The students participated in three workshops — preproduction to brainstorm ideas; production to learn to operate cameras, microphones, and tripods; and postproduction to learn the basics on nonlinear editing — with the two professors and Dan Carbone, Instructor of the Arts, and even had the opportunity to solicit feedback from NYUAD’s Associate Dean of the Arts, Mo Ogrodnik, who conceived the partnership with the ADFF.
After the workshops, students received shooting permits from the ADFC and press passes to the ADFF, allowing them to set up their tripods and shoot footage along the Corniche, at the Emirates Palace Hotel, and elsewhere in Abu Dhabi. They wrote scripts, made storyboards, drafted interview questions, and took to the streets. With the press passes, students received free passes to screenings of films along with behind-the-scenes access to the festival and filmmakers.
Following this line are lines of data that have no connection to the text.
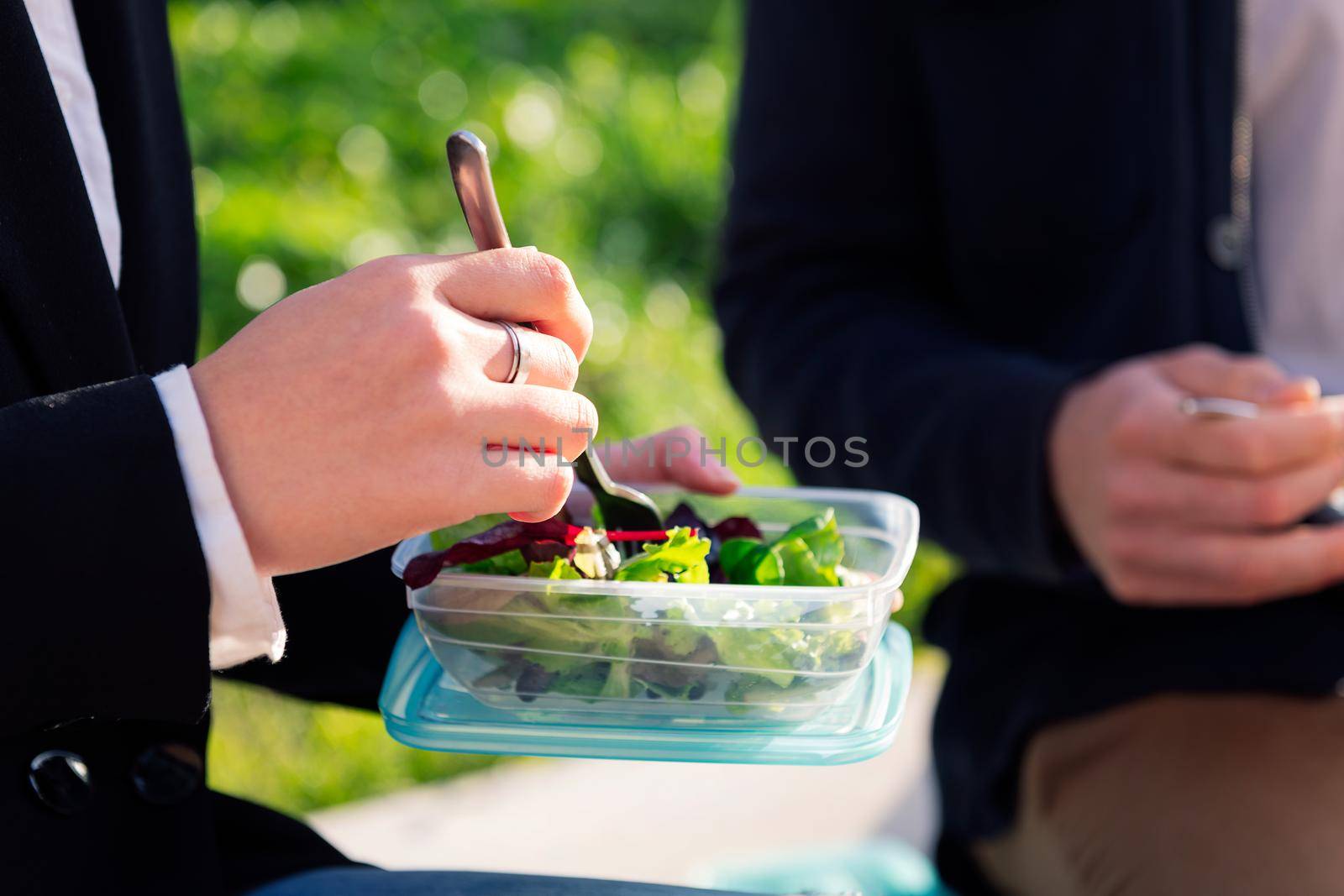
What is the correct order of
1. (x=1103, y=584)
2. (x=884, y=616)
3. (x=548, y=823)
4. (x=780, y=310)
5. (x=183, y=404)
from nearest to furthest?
(x=183, y=404) → (x=884, y=616) → (x=1103, y=584) → (x=780, y=310) → (x=548, y=823)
The result of the collaboration was a series of seven videos that were posted on the festival’s YouTube channel and promoted on its Facebook pages to generate excitement for the festival. (These sites received hundreds of hits within the first days of being posted.)
The goal of the Iktishaf Project is to provide students with a direct learning experience that draws on their academic coursework on film styles and aesthetics and carries over into their lived experience. The project enables students to interact with professionals from different institutions within the film industry and to play a role in the development of Abu Dhabi as a key player in the industry, both regionally and globally. Students in the NYUAD class also participated in ADFF master classes with young filmmakers from Algeria, Belgium, Lebanon, the United States, and the UAE. Several of the interviews featured in the Iktishaf videos were shot after these master classes, which were held in the festival tent at the Emirates Palace Hotel. Students also conducted interviews after screenings of the Emirates and Shorts competitions.
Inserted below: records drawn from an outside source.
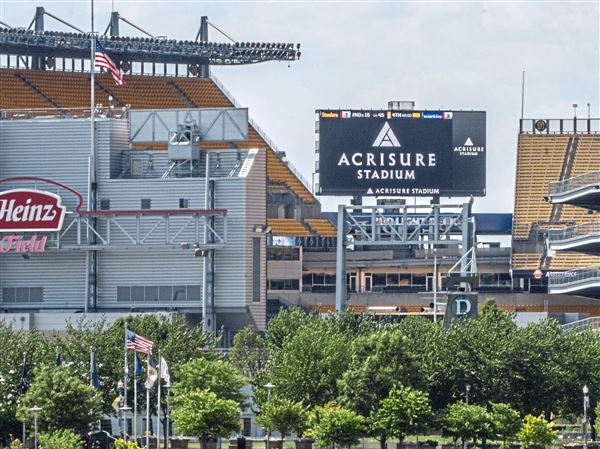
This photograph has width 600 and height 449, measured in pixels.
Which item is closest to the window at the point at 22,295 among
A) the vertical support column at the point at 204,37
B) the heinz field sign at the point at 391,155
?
the heinz field sign at the point at 391,155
Students from Reel Deal Productions, the NYUAD student film organization, also attended the ADFC Education Day with me, where they were among 200 film students in Abu Dhabi to participate in a scriptwriting workshop, watch a demonstration of a small-crew film shoot (using a only slightly higher model of camera as the students in the Iktishaf Project used for their videos), and listen to representatives from local agencies present information on internships and funding opportunities, including a presentation on the SANAD Film Fund which awarded US$500,000 in support local filmmaking in the region this year. Education Day is part of the ADFC’s Circle Conference to promote Abu Dhabi as a site for world-class professional film and television production.
Iktishaf means “discovery,” and discovery is only the beginning.